It's worth considering whether he is right to do so. A waspish answer is to observe that companies built on languages he deems to be "in the corner" (c, java, dynamic languages) constitute the entirety of companies with significant market capitalization, and ask (apologies to Aaron Sorkin) "If your type system is so smart, why do you lose so always". A better answer is to note that a bunch of stuff that he deems trivial (generally anything outside of the type system, but specifically libraries, syntax, bindings to existing systems, etc.) matters, so javascript is different than python despite being identical in his eyes. Specifically, js runs in the browser and has a pretty good runtime for building web services, while python has exceptional ecosystem support for data science and machine learning.
I'm not really interested in learning yet another dynlang that is missing all those.
This is not easy. The solution is certainly computable in other languages, and expressivity is subjective.
We can quantify it like this: a solution is highly expressive if it is given in terms of elements mostly from the problem domain.

REQUIREMENT A
Duplicate the records beginning at the line containing "Labeling instructions: locate all other" and ending after the line containing "393 267 430 281", leaving out any pictures.
These records are unrelated to the passage on programming languages.

Some records:

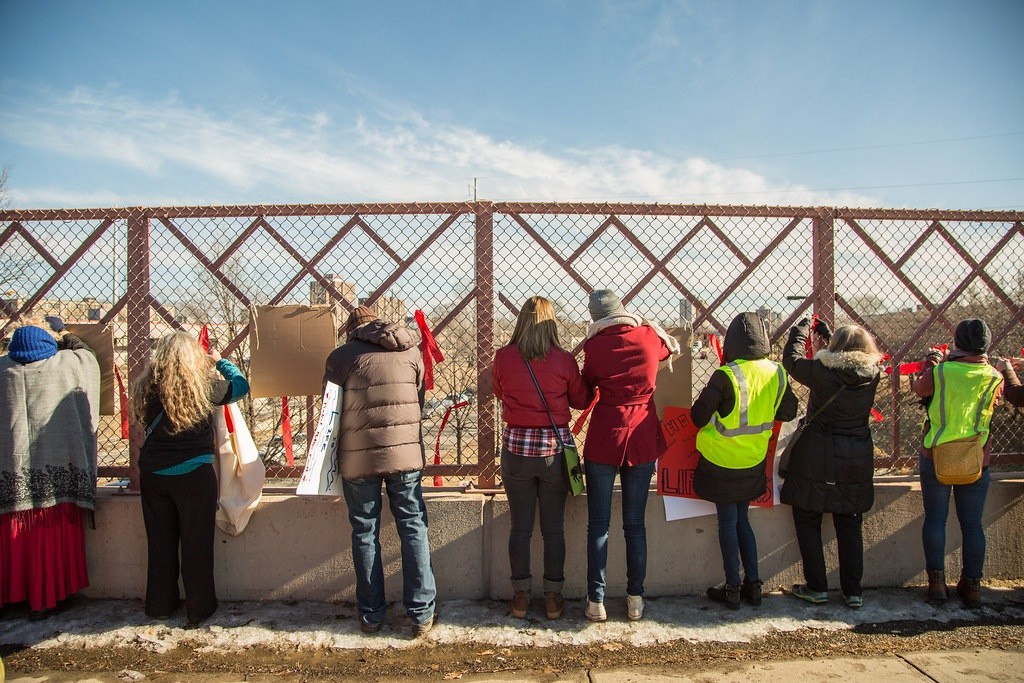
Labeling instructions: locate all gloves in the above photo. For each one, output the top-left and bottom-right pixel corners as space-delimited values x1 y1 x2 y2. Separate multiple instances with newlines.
42 316 65 333
814 318 833 342
798 318 810 328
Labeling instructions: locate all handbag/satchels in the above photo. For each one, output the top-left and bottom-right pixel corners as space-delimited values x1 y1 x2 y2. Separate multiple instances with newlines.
778 416 809 479
563 443 585 498
932 433 984 485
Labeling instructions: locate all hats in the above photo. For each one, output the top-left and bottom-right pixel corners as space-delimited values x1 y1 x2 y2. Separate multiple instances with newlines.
588 289 622 321
954 318 992 354
345 306 379 334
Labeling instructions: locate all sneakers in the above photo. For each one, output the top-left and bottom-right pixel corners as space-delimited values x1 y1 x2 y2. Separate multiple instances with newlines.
792 584 829 603
740 577 763 606
707 584 741 611
584 593 607 621
627 594 645 620
842 594 863 607
544 591 565 619
512 590 531 617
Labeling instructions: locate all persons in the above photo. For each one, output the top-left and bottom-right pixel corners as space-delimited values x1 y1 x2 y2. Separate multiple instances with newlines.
323 305 437 633
995 357 1024 407
915 318 1004 604
782 316 880 607
492 296 594 618
135 332 250 624
581 289 680 621
0 317 101 621
690 312 798 609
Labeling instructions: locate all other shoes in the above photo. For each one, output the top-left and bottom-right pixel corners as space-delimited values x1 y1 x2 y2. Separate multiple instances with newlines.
957 569 983 607
30 597 74 621
928 570 948 599
145 599 185 619
413 612 438 634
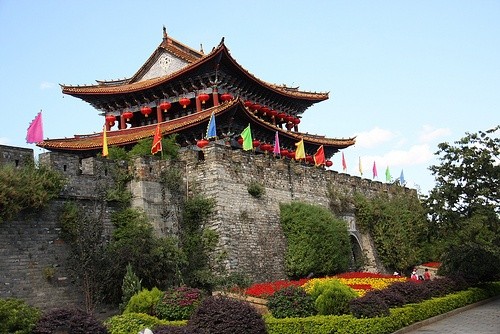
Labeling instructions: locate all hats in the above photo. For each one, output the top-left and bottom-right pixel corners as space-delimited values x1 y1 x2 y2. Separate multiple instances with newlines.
412 272 416 274
393 272 398 276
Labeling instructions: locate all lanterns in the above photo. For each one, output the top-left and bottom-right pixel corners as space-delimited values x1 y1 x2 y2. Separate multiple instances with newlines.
221 93 233 102
179 98 190 108
197 140 209 153
238 138 244 144
326 161 333 167
123 111 133 121
306 155 315 163
160 102 171 112
253 139 295 160
141 106 152 117
106 114 116 125
245 100 300 125
198 93 209 104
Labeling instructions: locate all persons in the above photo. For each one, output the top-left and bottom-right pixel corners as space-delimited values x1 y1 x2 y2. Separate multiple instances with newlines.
393 267 430 281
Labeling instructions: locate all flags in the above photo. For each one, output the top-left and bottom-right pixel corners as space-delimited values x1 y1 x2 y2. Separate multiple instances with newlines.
360 159 363 175
205 114 215 140
102 126 108 156
373 164 377 179
385 168 391 180
241 126 253 151
314 146 325 167
295 139 306 159
342 155 347 169
151 124 162 155
273 134 280 154
401 170 404 183
27 113 43 143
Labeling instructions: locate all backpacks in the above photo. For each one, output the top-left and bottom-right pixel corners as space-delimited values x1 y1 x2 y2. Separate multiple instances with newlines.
412 275 417 280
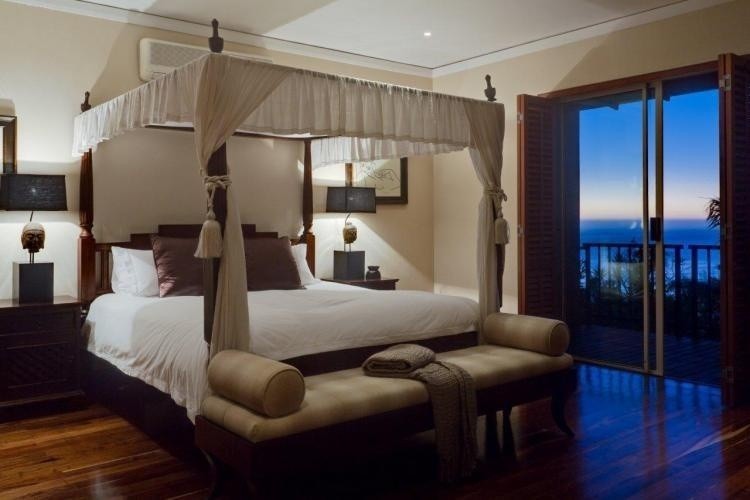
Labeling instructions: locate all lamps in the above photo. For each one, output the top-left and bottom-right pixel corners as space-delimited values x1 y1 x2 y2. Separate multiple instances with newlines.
1 174 69 303
325 187 376 279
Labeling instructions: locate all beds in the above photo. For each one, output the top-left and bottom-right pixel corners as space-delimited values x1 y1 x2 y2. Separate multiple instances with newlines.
78 222 503 480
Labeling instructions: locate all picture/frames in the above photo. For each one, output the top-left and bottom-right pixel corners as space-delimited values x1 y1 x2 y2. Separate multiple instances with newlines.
344 156 409 205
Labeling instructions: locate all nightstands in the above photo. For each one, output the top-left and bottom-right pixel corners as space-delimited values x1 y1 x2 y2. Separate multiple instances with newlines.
321 277 400 290
0 295 86 424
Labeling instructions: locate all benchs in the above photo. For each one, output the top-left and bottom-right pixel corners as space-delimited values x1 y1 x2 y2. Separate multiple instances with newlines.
193 312 579 498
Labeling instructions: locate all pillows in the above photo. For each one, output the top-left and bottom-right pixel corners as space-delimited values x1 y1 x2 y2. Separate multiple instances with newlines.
107 234 316 297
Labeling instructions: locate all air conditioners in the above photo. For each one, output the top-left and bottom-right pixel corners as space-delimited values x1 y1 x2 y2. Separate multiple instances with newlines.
139 37 276 86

REQUIREMENT B
Set down the passage on programming languages word for word, starting at "I'm not really" and stopping after "expressivity is subjective.".

CORRECT ANSWER A
Labeling instructions: locate all other shoes in the above photo. For each one, output the top-left and bottom-right pixel corners as space-delimited values x1 y1 x2 y2. Separate multiple instances with newlines.
957 569 983 607
30 597 74 621
928 570 948 599
145 599 185 619
413 612 438 634
Labeling instructions: locate all hats in the above photo. For each one, output the top-left and bottom-right pixel corners as space-delimited values x1 y1 x2 y2. Separate multiple instances with newlines.
412 272 416 274
393 272 398 276
Labeling instructions: locate all lanterns in the above photo. For each one, output the top-left and bottom-right pixel corners as space-delimited values x1 y1 x2 y2. Separate multiple instances with newlines.
221 93 233 102
179 98 190 108
197 140 209 153
238 138 244 144
326 161 333 167
123 111 133 121
306 155 315 163
160 102 171 112
253 139 295 160
141 106 152 117
106 114 116 125
245 100 300 125
198 93 209 104
Labeling instructions: locate all persons in the above photo. For each one, output the top-left and bottom-right pixel corners as space-delimited values x1 y1 x2 y2. Separate multiple instances with newlines.
393 267 430 281

CORRECT ANSWER B
I'm not really interested in learning yet another dynlang that is missing all those.
This is not easy. The solution is certainly computable in other languages, and expressivity is subjective.